Il tempo di una birretta all’aria aperta e di rivedere un po’ di volti noti e veniamo presto richiamati all’interno dello Slaughter dai suoni di assestamento della main band: i FORGOTTEN TOMB iniziano a suonare aprendo con l’opener dell’ultimo album, “Active Shooter”, un brano che è cresciuto repentinamente nei nostri ascolti del disco.

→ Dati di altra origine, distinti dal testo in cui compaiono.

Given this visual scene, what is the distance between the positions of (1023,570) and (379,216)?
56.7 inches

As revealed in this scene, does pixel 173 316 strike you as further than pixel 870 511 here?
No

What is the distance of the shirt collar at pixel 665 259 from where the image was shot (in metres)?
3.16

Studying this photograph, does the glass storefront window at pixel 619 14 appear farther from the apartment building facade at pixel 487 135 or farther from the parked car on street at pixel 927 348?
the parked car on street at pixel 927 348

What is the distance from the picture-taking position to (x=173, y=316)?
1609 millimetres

Il suono, come scritto in apertura, rende perfettamente giustizia ai brani proposti, che spaziano in realtà da diversi ambiti della folta discografia degli emiliani, da “We Owe You Nothing” passando per la cover di “I Wanna Be Your Dog” degli Stooges, fino alle prime prove grazie alla chiusura ad opera dell’ormai consolidato medley “Disheartenment / Alone / Steal My Corpse”, sempre accolto da una grande fetta di affezionati dei lavori degli esordi; e ha fatto piacere sentire che anche il nuovo lavoro, dal vivo, fa la sua figura, come ha confermato ad esempio un pezzo come “Distrust³”, peraltro forse quello che più ci aveva colpito anche su LP. La formazione (qui in assetto live con quarto elemento) è compatta e dimostra una grande maturità e una perfetta coesione e pur, dopo la costretta inattività, si dimostra capace di sprigionare un tiro palpabile, riuscendo ad incantare i presenti non facendoci percepire il minutaggio del concerto che scorre, che infatti alla fine ci sembra esser trascorso sin troppo veloce. Un ottimo ritorno anche a livello di feedback, a giudicare dalle approvazioni del pubblico riscontrate nel dopo live, e speriamo che possa essere solo il primo report che scriviamo per quest’ultima fetta dell’anno: sperare, per l’appunto, non costa nulla.